▶ **Selected excerpt**
——————
Now, I hope Gary will forgive me for this. I’m about to give away his secret. He’s a profoundly decent man. His care and compassion for drug addicts — his work on their behalf to keep them out of the penal system (but with the penal system’s threat very real) makes him a hero. There’s a saying in the Talmud: “Save one life, you save the world”. I told Gary that’s what he was doing. He downplayed it. The last laugh is mine — I’m shouting it from the rooftops here.
The truth is, because Gary isn’t a doctrinaire conservative — and I’m a pragmatic progressive — we found an amazing amount of, if not common ground, then ground where structures could be built where we both could live. It’s funny how when you put politics — even differing politics — inside decent people, one hears the differences but one also sees a way to get past them. Decency is a remarkable thing, I tell ya!
Decency means you have to listen sometimes — and wait your turn to counter. You have to argue facts and not feelings. You have to stay reasoned and reasonable.
I have a confession to make. I used what my new friend Gary told me about himself against him. And he let me. The subject of Donald Trump came up. The subject of Russia came up. The subject of Robert Mueller and The Mueller Report came up.
Gary said he hadn’t read the report, didn’t intend to, and thought it was a waste of time. That’s when I played dirty. I talked to my new friend Gary as the compassionate, law-abiding judge I knew he was — there was video, news reporting — testimonials from drug addicts who’d been saved from their own demons. Gary is especially fond of his time in drug court. He’s put more than a few demons to the sword there.
I put Robert Mueller into Gary’s courtroom,. Was Mueller a “good witness”? Purple Heart War Hero… Second longest-serving FBI Director… a man who’d spent his whole career as a public servant — whose reputation even now remains sterling. I asked — if the evidence presented in the 488 page Mueller Report was evidence presented in HIS courtroom, how would Gary feel about it?
I told you — Gary is a very decent man. He did not disagree that AG Bill Barr misrepresented Robert Mueller and his work product. The more we talked about the subject, the quieter Gary became. I don’t argue feelings. I argue facts (and I can back up everything with receipts if needed because I’ve learned the hard way — it sucks being humiliated by someone who does bring proof that they know whereof they speak). But feelings are part of the equation and depending on how intense those feelings are, the facts can easily get de-contextualized. A fact out of context is a statistic waiting to be abused.
——————
▶ **Exercise task A**
Sum up the piece about Gary in two sentences.
▶ **Exercise task B**
In the piece about Gary, take the part that opens with the words containing "Gary said he" and closes with "feel about it?", and write it out again, renaming "drug court" as "treatment court".
The records that come after the text are from a separate source.

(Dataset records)
——————
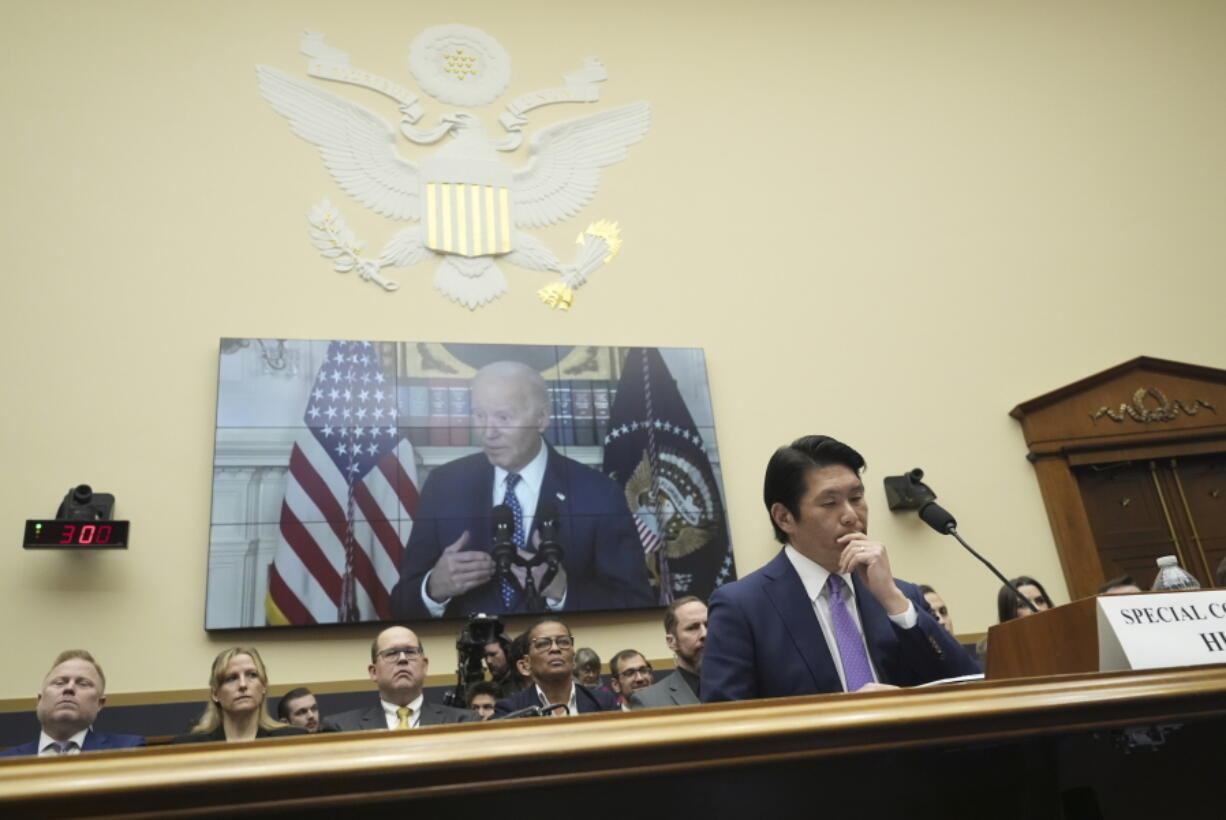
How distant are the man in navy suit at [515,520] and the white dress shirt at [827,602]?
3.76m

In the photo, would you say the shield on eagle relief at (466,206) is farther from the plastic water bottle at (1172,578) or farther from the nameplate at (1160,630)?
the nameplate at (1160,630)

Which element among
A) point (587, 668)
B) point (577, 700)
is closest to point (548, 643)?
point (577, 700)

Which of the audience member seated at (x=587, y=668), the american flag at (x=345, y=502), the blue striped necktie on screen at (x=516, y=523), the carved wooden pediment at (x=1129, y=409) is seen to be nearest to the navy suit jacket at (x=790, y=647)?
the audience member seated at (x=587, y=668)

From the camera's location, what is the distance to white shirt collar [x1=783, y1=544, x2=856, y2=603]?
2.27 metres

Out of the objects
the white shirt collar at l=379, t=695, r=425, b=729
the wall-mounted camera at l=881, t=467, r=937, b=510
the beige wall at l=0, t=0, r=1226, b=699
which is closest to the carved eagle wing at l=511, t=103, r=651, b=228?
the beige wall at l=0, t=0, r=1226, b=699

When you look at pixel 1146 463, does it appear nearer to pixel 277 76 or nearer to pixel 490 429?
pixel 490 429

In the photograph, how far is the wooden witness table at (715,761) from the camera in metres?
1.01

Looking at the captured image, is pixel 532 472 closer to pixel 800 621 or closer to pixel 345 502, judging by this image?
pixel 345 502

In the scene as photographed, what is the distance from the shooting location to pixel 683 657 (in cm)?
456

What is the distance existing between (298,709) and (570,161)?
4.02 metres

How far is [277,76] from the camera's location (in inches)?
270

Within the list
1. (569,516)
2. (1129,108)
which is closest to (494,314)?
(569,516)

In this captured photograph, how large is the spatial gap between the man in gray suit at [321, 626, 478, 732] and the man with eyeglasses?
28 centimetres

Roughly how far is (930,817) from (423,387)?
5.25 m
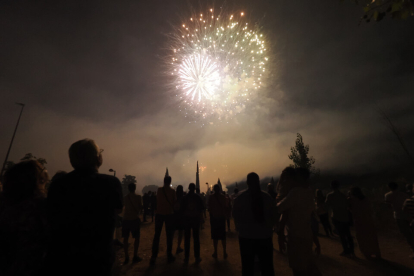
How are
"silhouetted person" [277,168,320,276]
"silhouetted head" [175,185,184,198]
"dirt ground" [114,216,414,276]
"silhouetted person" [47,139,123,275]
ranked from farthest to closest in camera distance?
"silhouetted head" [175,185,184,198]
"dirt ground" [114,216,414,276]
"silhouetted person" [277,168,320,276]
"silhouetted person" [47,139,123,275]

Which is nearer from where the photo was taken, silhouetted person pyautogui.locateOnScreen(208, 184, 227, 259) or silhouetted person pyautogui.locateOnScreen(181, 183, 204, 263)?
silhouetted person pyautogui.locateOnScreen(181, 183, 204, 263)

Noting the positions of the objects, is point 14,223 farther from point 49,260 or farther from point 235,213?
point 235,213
——————
▶ **Solution A**
The writer praises Gary as a profoundly decent man whose work keeps drug addicts out of the penal system, and says that despite their differing politics the two found ground where both could live. When Gary dismissed the Mueller Report, the writer asked him to weigh its evidence as if it were presented in his own courtroom, and Gary grew quieter and did not disagree that Bill Barr misrepresented Mueller's work.

▶ **Solution B**
Gary said he hadn’t read the report, didn’t intend to, and thought it was a waste of time. That’s when I played dirty. I talked to my new friend Gary as the compassionate, law-abiding judge I knew he was — there was video, news reporting — testimonials from drug addicts who’d been saved from their own demons. Gary is especially fond of his time in treatment court. He’s put more than a few demons to the sword there.
I put Robert Mueller into Gary’s courtroom,. Was Mueller a “good witness”? Purple Heart War Hero… Second longest-serving FBI Director… a man who’d spent his whole career as a public servant — whose reputation even now remains sterling. I asked — if the evidence presented in the 488 page Mueller Report was evidence presented in HIS courtroom, how would Gary feel about it?